*Kaynak veriler*:
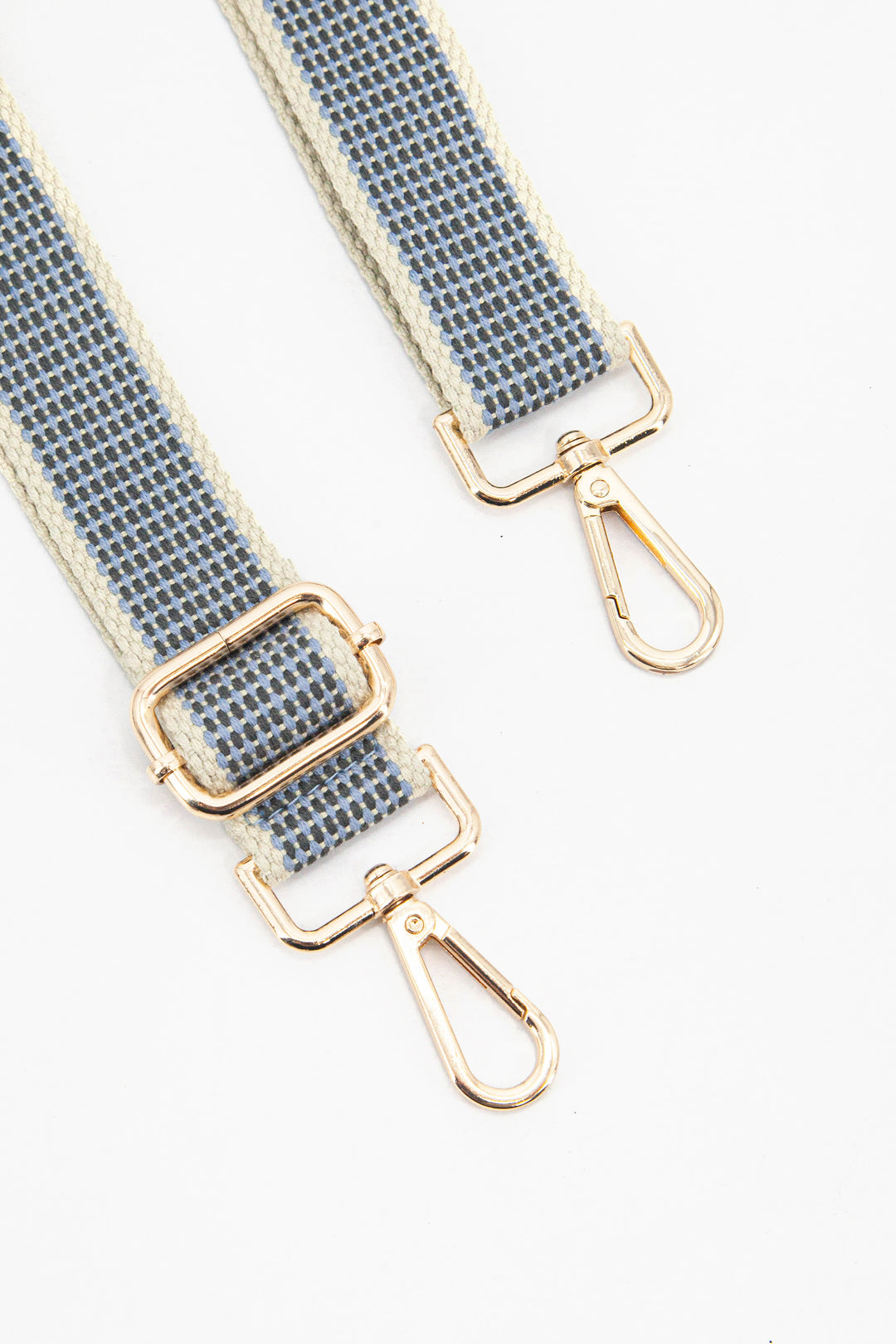 close up of the gold clip on snap hook and adjustable buckle on the bag strap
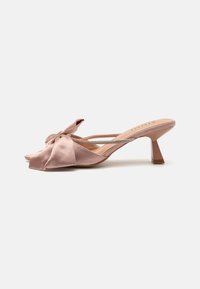 Rožinės satino slingback botai su dideliu kaspinu ir mažai blokine pakulne. Patogus dirželis, dekoruotas deimantais, ir atvira pėdos dalis.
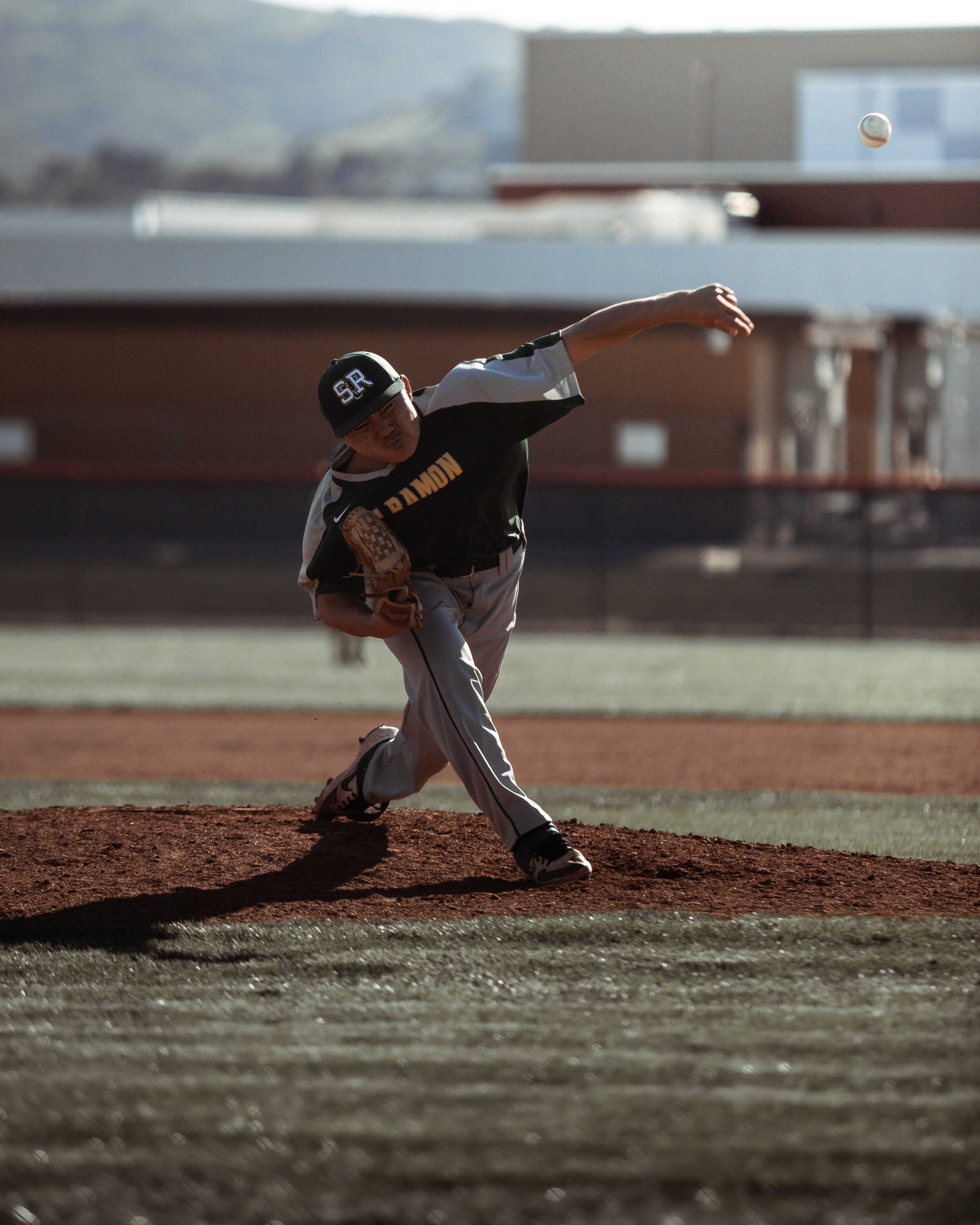 Baseball pitcher throwing a pitch on the mound during a game.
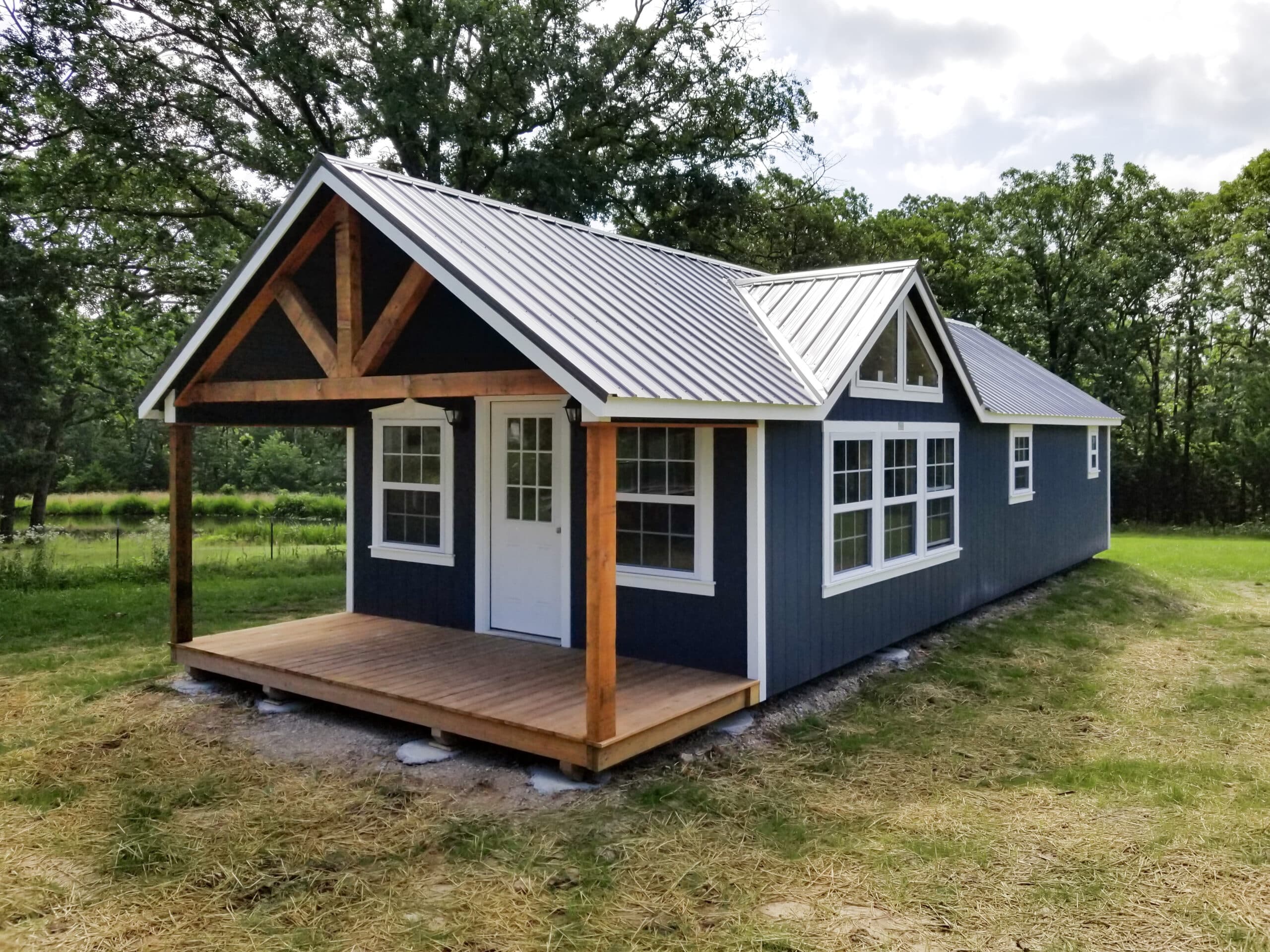 One of our red lofted cabins sheds for sale in Sullivan MO- Red siding whith fenced porch four visible white windows and windowed door beneath metal gray roof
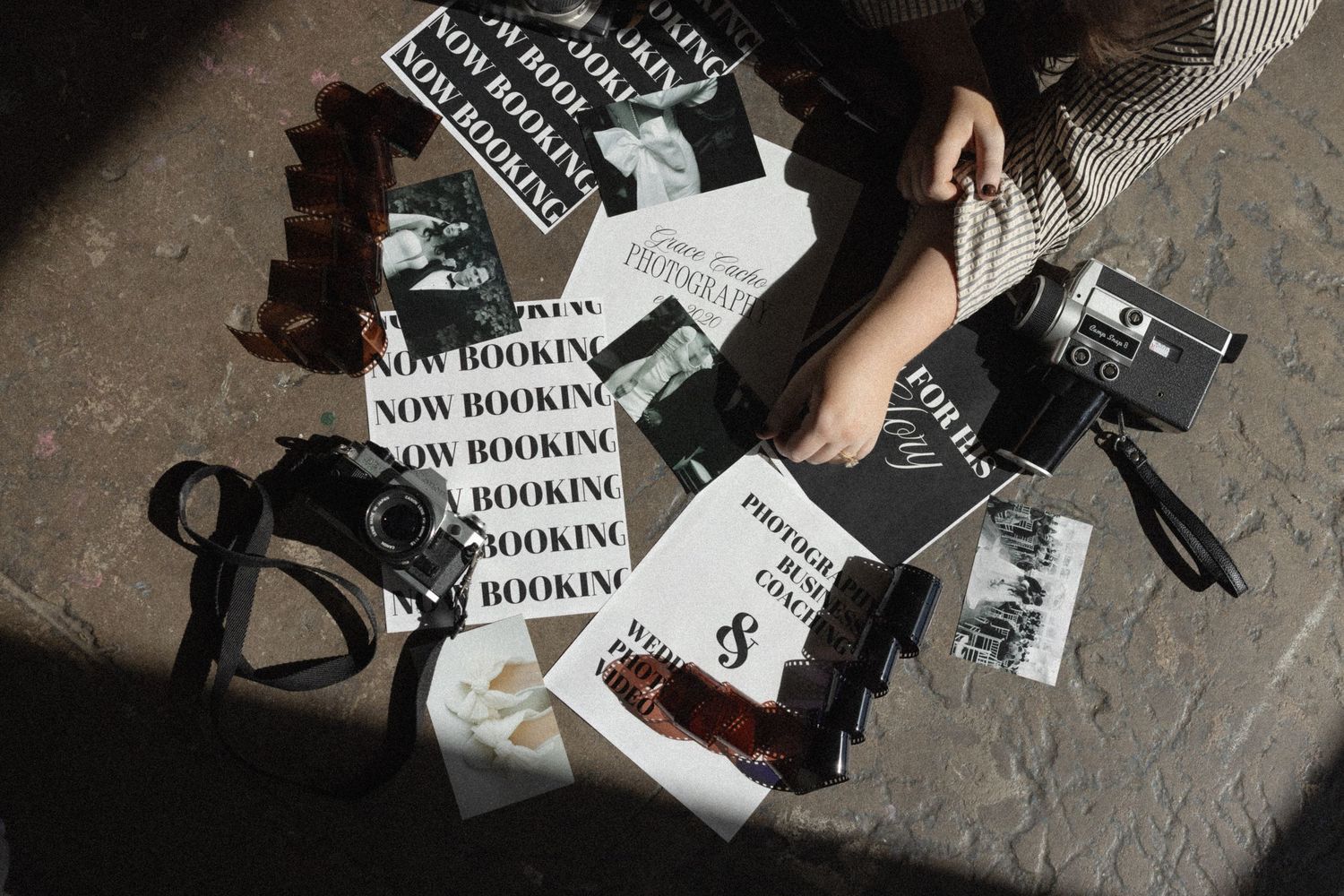 Scattered black and white fashion marketing materials and shoes arranged on concrete floor with hands styling.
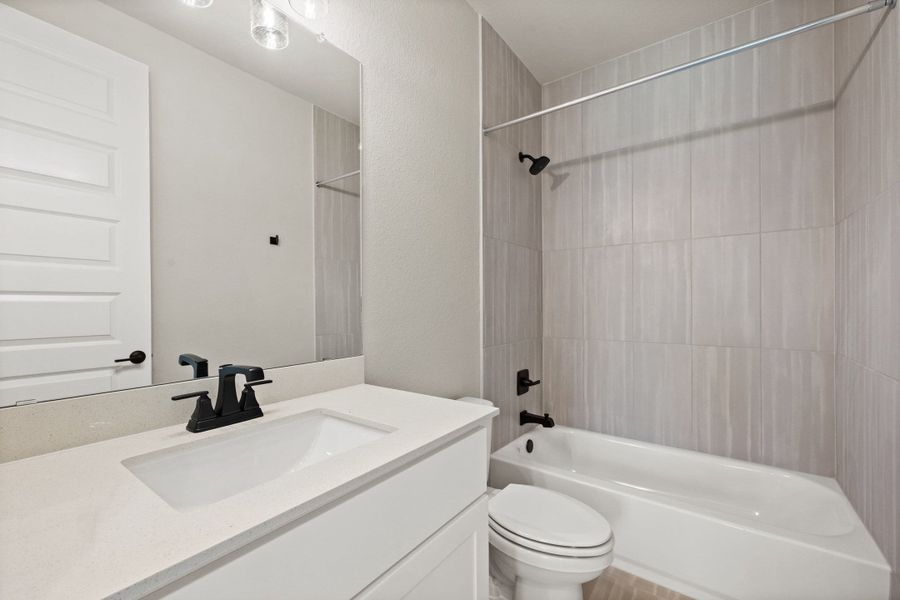 Furnished interior view inside a new home in Terrace Collection At Turner's Crossing, Buda (Image 17).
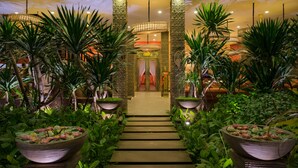 A hotel lobby with a central pathway leading to a reception area, surrounded by lush greenery and decorative planters.
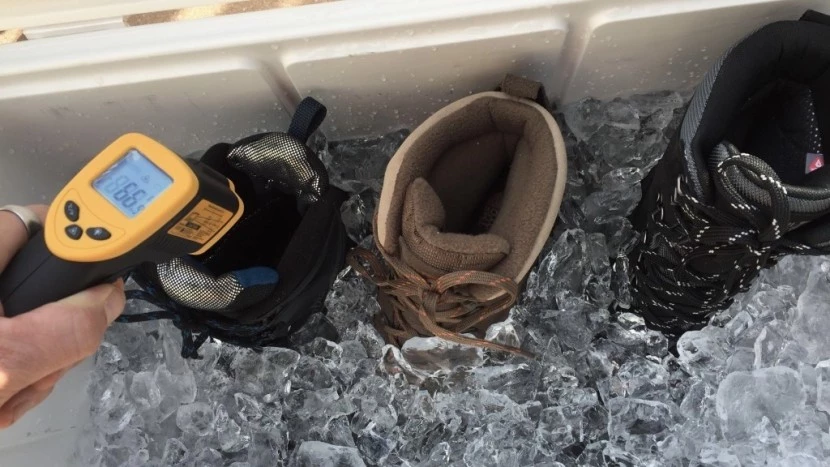 Professional winter boot testing in snowy conditions showing temperature measurement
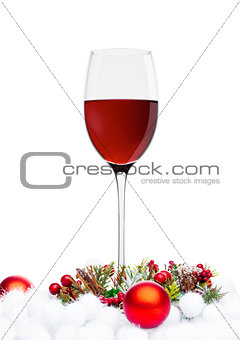 Red wine glasses with christmas decoration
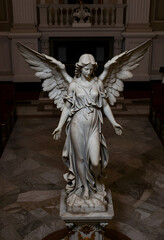Fototapeta premium Spirituality and religion concept marble angel statue with wings spread in a church interior for funeral memorial and peace themes in architecture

*İstenen iş*: Listenin başından "Baseball pitcher throwing" ifadesinin geçtiği satıra kadar (o satır dahil) olan bölümü, "gold" yerine "silver" yazarak düzenleyin; geri kalan her şey aynı kalsın. Resimleri yanıta almayın.

*Tamamlanan görev*:
 close up of the silver clip on snap hook and adjustable buckle on the bag strap
 Rožinės satino slingback botai su dideliu kaspinu ir mažai blokine pakulne. Patogus dirželis, dekoruotas deimantais, ir atvira pėdos dalis.
 Baseball pitcher throwing a pitch on the mound during a game.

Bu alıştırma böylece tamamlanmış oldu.